Bölge geneline kıyasla, Türkiye’de nitelikli iş gücü bulma sorununun %46’ya karşı %58 oranında; iş gücü maliyetlerinin de %44’e karşı %53 olarak daha yüksek olduğu görülüyor. Türkiye’de girişimciler daha çok maaş rekabetiyle baş etmeye çalışırken, bölge genelinde beceri temelli işe alım sorunlarının daha yaygın olduğu görülüyor.

Yakın vadede şirket satışlarının gündemde olması öngörülüyor

Araştırmaya göre; Türkiye’deki girişimcilerin sadece %12’si şirketinin bir bölümünü önümüzdeki 12 ay içinde satma konusunda “çok muhtemel” yanıtını verirken, %42’si bunu “biraz olası” olarak belirtiyor. Ancak neredeyse yarısının (%47’sinin) gündemlerinde şirket satışı konusunun bulunmadığı görülüyor. Girişimcilerin gelecekteki yönetim devri seçeneklerine bakıldığında, katılımcıların %60’ı şirketlerini başka bir şirkete satmayı değerlendiriyor; bu oranın bölge genelindeki %38’lik ortalamadan yüksek olduğu, Türkiye’deki girişimcilerin stratejik ortaklıklar ya da şirket birleşmeleri yoluyla büyüme ve sinerji yaratma motivasyonuna sahip olduğunu gösteriyor. Aynı zamanda %37’lik bir kesim yatırım fonuna satış opsiyonunu değerlendirirken, %30’u halka arzı olası bir planlama seçeneği olarak görüyor.

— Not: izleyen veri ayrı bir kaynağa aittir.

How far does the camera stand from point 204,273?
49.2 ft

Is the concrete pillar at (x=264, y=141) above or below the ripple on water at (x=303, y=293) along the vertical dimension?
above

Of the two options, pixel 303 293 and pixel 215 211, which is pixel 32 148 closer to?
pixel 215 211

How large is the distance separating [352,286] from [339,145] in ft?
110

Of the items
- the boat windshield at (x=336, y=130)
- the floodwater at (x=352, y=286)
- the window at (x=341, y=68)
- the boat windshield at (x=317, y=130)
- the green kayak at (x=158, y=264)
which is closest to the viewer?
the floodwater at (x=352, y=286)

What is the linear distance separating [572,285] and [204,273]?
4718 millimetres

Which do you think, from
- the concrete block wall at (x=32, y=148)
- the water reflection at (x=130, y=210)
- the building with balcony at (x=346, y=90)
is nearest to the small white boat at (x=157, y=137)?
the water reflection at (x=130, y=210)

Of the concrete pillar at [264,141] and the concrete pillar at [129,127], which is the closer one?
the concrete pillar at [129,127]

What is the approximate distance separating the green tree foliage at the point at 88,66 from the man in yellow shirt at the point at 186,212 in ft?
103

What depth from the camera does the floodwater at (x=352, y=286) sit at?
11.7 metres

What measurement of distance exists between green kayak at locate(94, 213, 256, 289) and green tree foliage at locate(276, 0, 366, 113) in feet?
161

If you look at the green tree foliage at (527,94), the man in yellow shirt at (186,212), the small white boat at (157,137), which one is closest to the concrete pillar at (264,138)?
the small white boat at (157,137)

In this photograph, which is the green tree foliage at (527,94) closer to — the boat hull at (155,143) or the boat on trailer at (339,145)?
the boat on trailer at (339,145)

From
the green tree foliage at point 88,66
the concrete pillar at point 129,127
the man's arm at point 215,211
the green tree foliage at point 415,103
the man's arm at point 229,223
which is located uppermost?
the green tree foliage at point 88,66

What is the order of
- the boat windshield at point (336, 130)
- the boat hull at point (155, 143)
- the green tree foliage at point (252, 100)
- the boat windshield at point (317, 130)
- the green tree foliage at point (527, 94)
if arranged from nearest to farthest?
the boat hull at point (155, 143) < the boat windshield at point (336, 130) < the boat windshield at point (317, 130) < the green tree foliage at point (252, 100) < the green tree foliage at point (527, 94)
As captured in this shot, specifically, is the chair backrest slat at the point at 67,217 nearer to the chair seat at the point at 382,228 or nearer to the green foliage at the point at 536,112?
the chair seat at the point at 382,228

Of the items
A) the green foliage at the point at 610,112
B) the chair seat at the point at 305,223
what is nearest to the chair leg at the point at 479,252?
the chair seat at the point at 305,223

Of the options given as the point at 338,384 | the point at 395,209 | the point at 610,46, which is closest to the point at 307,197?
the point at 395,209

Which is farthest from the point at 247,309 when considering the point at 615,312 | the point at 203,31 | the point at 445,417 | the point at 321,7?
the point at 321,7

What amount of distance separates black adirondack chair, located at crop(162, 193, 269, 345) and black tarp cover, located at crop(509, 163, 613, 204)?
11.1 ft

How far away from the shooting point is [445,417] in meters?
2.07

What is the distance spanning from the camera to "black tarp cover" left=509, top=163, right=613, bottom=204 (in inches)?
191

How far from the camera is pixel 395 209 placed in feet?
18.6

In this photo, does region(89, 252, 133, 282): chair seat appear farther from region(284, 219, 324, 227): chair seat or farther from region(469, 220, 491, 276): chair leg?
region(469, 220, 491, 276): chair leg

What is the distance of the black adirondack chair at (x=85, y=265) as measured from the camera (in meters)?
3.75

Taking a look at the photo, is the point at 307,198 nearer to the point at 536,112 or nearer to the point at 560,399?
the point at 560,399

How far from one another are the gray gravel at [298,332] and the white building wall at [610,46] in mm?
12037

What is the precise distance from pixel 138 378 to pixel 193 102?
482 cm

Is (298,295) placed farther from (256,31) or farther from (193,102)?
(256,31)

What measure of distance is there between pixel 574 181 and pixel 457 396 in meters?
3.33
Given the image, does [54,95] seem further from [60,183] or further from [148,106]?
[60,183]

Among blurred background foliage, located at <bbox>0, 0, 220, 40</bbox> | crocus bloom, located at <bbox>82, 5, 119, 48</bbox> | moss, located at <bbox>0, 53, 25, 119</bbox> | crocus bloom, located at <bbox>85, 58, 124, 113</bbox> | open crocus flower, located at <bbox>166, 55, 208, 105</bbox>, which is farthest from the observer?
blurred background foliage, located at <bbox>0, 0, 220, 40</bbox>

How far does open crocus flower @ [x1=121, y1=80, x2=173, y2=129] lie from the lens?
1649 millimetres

Araştırma sonuçları bölge geneliyle karşılaştırıldığında, Türkiye’deki girişimcilerin %22’ye karşı 35 daha yüksek oranda, 1-4 yıl içinde şirketini satmayı düşündüğü görülüyor. Bu da Türkiye’de, daha yakın vadeli bir şirket satışına odaklanıldığını ortaya koyuyor.

Girişimcilik ekosistemi, ekonomik belirsizlik ve finansmana erişim eksikliği gibi zorluklarla baskılanıyor

Araştırma verileri; Türkiye’de girişimciliğin büyük ölçüde ekonomik belirsizlik, finansmana erişim zorluğu ve yetenek açığı gibi yapısal sorunlardan etkilendiğini gösteriyor. Anket katılımcılarının %51’i girişimciler için mevcut iş ortamını olumsuz olarak değerlendirirken, %33’lük bir kesim koşulları olumlu buluyor, %14 ise nötr yaklaşıyor. Bölge geneline bakıldığında, Türkiye’de iş ortamını olumlu bulanların oranının (%34) %24’e karşı daha yüksek olduğu görülüyor. Öte yandan Türkiye’deki katılımcıların %37’si yerel düzenlemelerin bazı zorluklar barındırdığını ancak aynı zamanda inovasyon için fırsatlar sunduğunu belirtirken, %30’luk bir kesim ise bu düzenlemelerin kısıtlayıcı olduğunu ve büyümeyi engellediğini düşünüyor, %28’lik bir grup düzenlemelerin karmaşık yapısı nedeniyle ciddi kaynaklar gerektirdiğini ve bu durumun büyümeyi yavaşlattığını ifade ediyor.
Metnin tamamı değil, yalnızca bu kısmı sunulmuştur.